Potatoswatter picture Potatoswatter · Jan 9, 2012

->

This is the only really tricky one. It must be a nonstatic member function, and it takes no arguments. The return value is used to perform the member lookup.

If the return value is another object of class type, not a pointer, then the subsequent member lookup is also handled by an operator-> function. This is called the "drill-down behavior." The language chains together the operator-> calls until the last one returns a pointer.

struct client
    { int a; };

struct proxy {
    client *target;
    client *operator->() const
        { return target; }
};

struct proxy2 {
    proxy *target;
    proxy &operator->() const
        { return * target; }
};

void f() {
    client x = { 3 };
    proxy y = { & x };
    proxy2 z = { & y };

    std::cout << x.a << y->a << z->a; // print "333"
}

->*

This one is only tricky in that there is nothing special about it. The non-overloaded version requires an object of pointer to class type on the left-hand side and an object of pointer to member type on the right. But when you overload it, you can take any arguments you like and return anything you want. It doesn't even have to be a nonstatic member.

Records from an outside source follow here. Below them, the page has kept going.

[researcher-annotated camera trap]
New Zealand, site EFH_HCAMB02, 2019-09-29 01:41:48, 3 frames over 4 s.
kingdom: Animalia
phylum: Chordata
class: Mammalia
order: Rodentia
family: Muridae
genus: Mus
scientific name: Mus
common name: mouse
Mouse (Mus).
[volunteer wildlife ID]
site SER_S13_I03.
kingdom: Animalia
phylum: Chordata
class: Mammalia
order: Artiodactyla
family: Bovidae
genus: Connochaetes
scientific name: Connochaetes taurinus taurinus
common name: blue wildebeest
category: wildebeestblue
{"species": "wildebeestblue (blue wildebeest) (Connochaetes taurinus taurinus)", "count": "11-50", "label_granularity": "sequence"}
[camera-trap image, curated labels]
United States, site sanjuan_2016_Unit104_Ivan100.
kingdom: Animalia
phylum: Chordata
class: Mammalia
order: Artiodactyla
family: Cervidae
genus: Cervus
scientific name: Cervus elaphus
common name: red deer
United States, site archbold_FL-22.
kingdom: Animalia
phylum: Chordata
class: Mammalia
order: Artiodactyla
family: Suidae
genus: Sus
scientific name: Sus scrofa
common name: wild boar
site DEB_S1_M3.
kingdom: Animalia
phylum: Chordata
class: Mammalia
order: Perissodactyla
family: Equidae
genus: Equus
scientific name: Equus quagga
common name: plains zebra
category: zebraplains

In other words, this one is just a normal binary operator like +, -, and /. See also: Are free operator->* overloads evil?

.* and .

These cannot be overloaded. There is already a built-in meaning when the left-hand side is of class type. Perhaps it would make a little sense to be able to define them for a pointer on the left-hand side, but the language design committee decided that would be more confusing than useful.

Overloading ->, ->*, ., and .* can only fill in cases where an expression would be undefined, it can never change the meaning of an expression that would be valid with no overloading.